Reporter: Noverius Laoli | Editor: Noverius Laoli
KONTAN.CO.ID - JAKARTA. Kebijakan Domestic Market Obligation (DMO) dan Domestic Price Obligation (DPO) menyulitkan pelaku usaha dan menimbulkan risiko ketidakpastian dan inefisiensi perdagangan. Hal ini karena kendali untuk mengontrol distribusi itu bukan berada di pelaku usaha.
Akademisi Universitas Al- Azhar Indonesia Sadino mengatakan pengakuan tersebut terkuak dari pengakuan Thomas Muksim, Presiden Direktur PT Sari Agrotama Persada.

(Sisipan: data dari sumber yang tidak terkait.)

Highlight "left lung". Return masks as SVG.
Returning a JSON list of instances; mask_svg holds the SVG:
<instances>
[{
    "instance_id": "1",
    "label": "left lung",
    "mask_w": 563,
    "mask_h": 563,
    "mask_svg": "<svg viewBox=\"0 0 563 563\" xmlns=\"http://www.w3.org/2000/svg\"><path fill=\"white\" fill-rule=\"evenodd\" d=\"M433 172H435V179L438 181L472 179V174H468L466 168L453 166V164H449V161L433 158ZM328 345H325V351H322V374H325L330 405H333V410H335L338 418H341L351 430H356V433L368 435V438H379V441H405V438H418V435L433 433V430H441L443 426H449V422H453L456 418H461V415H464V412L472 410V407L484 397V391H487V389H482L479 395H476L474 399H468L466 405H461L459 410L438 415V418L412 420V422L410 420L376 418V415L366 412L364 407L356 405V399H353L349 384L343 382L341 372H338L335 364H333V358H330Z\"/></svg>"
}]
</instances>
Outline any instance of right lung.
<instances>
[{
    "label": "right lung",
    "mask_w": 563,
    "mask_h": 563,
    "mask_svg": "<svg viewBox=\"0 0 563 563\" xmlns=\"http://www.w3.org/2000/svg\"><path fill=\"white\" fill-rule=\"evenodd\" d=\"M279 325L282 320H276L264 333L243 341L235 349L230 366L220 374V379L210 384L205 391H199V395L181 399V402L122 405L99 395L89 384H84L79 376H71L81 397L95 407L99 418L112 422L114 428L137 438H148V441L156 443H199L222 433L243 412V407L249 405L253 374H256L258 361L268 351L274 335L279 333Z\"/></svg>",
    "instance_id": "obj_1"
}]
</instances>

Sadino mengatakan, dalam keterangan di Pengadilan Tipikor Jakarta, Kamis (10/11/2022), Thomas mengakui pernah mengikuti rapat daring yang juga dihadiri oleh Dirjen Perdagangan Luar Negeri Indrasari Wisnu Wardhana dan Lin Che Wei.
Dalam kesempatan tersebut, Thomas mengaku mengusulkan agar Permendag No. 8/2022 yang mewajibkan DMO sebesar 20% sebagai syarat persetujuan ekspor CPO dikembalikan ke peraturan sebelumnya, Permendag No. 2/2022.

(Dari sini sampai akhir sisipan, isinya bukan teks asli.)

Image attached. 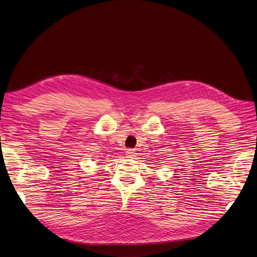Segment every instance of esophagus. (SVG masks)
<instances>
[{
  "label": "esophagus",
  "instance_id": "esophagus-1",
  "mask_svg": "<svg viewBox=\"0 0 257 257\" xmlns=\"http://www.w3.org/2000/svg\"><path fill=\"white\" fill-rule=\"evenodd\" d=\"M125 153H126V157H127V158H134V157L136 156L135 151L132 150V149H127Z\"/></svg>",
  "mask_w": 257,
  "mask_h": 257
}]
</instances>
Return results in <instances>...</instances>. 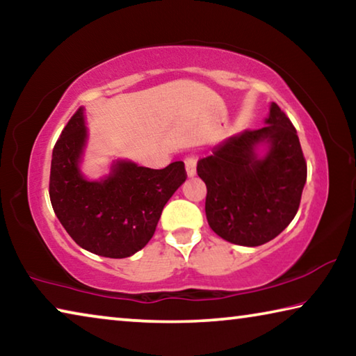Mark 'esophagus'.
Here are the masks:
<instances>
[{
  "instance_id": "esophagus-1",
  "label": "esophagus",
  "mask_w": 356,
  "mask_h": 356,
  "mask_svg": "<svg viewBox=\"0 0 356 356\" xmlns=\"http://www.w3.org/2000/svg\"><path fill=\"white\" fill-rule=\"evenodd\" d=\"M185 171L188 177L196 176V159L195 156H188V159H185Z\"/></svg>"
}]
</instances>
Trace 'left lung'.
Returning <instances> with one entry per match:
<instances>
[{"instance_id": "obj_1", "label": "left lung", "mask_w": 356, "mask_h": 356, "mask_svg": "<svg viewBox=\"0 0 356 356\" xmlns=\"http://www.w3.org/2000/svg\"><path fill=\"white\" fill-rule=\"evenodd\" d=\"M264 124L229 136L196 168L207 186L209 226L242 246L280 236L297 215L306 184V161L291 120L272 104Z\"/></svg>"}]
</instances>
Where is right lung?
Returning <instances> with one entry per match:
<instances>
[{
	"instance_id": "right-lung-1",
	"label": "right lung",
	"mask_w": 356,
	"mask_h": 356,
	"mask_svg": "<svg viewBox=\"0 0 356 356\" xmlns=\"http://www.w3.org/2000/svg\"><path fill=\"white\" fill-rule=\"evenodd\" d=\"M88 140L80 108L53 149V210L83 250L111 259L130 257L152 238L165 204L185 182V166L174 161L163 170H150L131 160H113L106 176L89 179L81 171Z\"/></svg>"
}]
</instances>
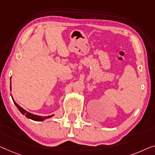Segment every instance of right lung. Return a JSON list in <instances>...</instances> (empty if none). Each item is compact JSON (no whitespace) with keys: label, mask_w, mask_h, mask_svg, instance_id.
Listing matches in <instances>:
<instances>
[{"label":"right lung","mask_w":155,"mask_h":155,"mask_svg":"<svg viewBox=\"0 0 155 155\" xmlns=\"http://www.w3.org/2000/svg\"><path fill=\"white\" fill-rule=\"evenodd\" d=\"M10 90H11V81H10ZM11 97H12V98L13 102H14V104H15V105H16L17 107L18 108V110H19V112H20L22 114H25V116H26V117H27V118H29L30 119H32V120H34V121H42L43 120H45V119L51 118V117H52L53 116V115H50V116H47V117H41V116H38V115L33 114H31V113L28 112L25 110H24L23 108H21V107L19 106L18 104H17L16 102H15V101L14 100V99H13V97H12V95H11Z\"/></svg>","instance_id":"obj_1"}]
</instances>
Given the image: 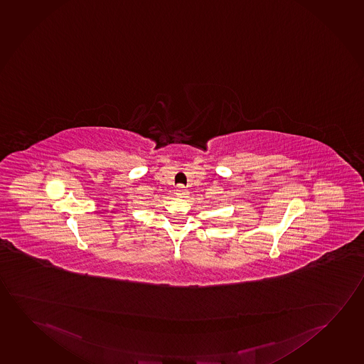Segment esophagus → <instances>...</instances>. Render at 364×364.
<instances>
[{
    "label": "esophagus",
    "mask_w": 364,
    "mask_h": 364,
    "mask_svg": "<svg viewBox=\"0 0 364 364\" xmlns=\"http://www.w3.org/2000/svg\"><path fill=\"white\" fill-rule=\"evenodd\" d=\"M175 194L179 198H184L185 196H188V190L185 189L184 185H178L175 189Z\"/></svg>",
    "instance_id": "esophagus-1"
}]
</instances>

Baca Juga: Pemerintah Tetap Berlakukan DMO CPO
Alasannya, ketentuan dalam Permendag yang mewajibkan DMO sangat menyulitkan bagi pelaku usaha, khususnya produsen dan eksportir.
Menurut Sadino, seharusnya tidak boleh ada hambatan ekspor. Jika menyangkut pemenuhan kebutuhan di dalam negeri, pemerintah hanya perlu fokus supaya ketersediaan untuk kelompok masyarakat tertentu terjamin.
Negara bisa menjamin ketersediaan minyak goreng untuk kelompok masyarakat tertentu, tanpa harus mengorbankan yang lain.
Sadino berharap, pemerintah segera melakukan penghapusan DMO dan DPO minyak sawit/CPO. Pasalnya, kebijakan DMO dan DPO merupakan salah satu penyebab hancurnya harga TBS petani.
“Mendag tak perlu ragu lagi untuk penghapusan DMO dan DPO ini. Agar tidak ada yang dirugikan,” ujarnya Sadino dalam siaran pers, Kamis (10/11).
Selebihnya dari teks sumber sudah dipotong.